## Your instructions
Each record that follows goes into your reply unchanged; the pictures do not.

START Records to use

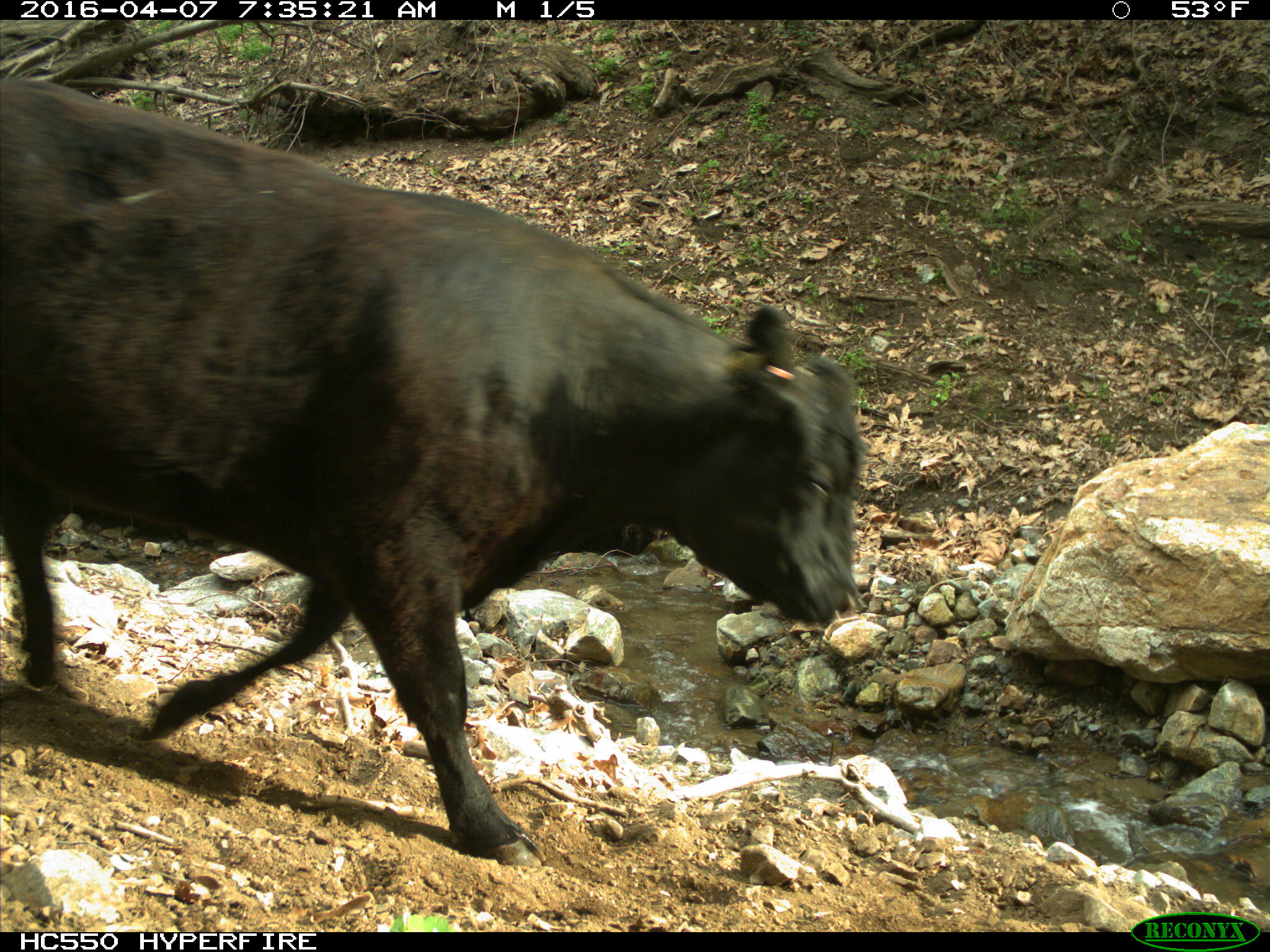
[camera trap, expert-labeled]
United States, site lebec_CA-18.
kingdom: Animalia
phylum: Chordata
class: Mammalia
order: Artiodactyla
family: Bovidae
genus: Bos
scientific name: Bos taurus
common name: domestic cow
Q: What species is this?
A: Bos taurus (domestic cow).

END Records to use

## Response to the exercise
[camera trap, expert-labeled]
United States, site lebec_CA-18.
kingdom: Animalia
phylum: Chordata
class: Mammalia
order: Artiodactyla
family: Bovidae
genus: Bos
scientific name: Bos taurus
common name: domestic cow
Q: What species is this?
A: Bos taurus (domestic cow).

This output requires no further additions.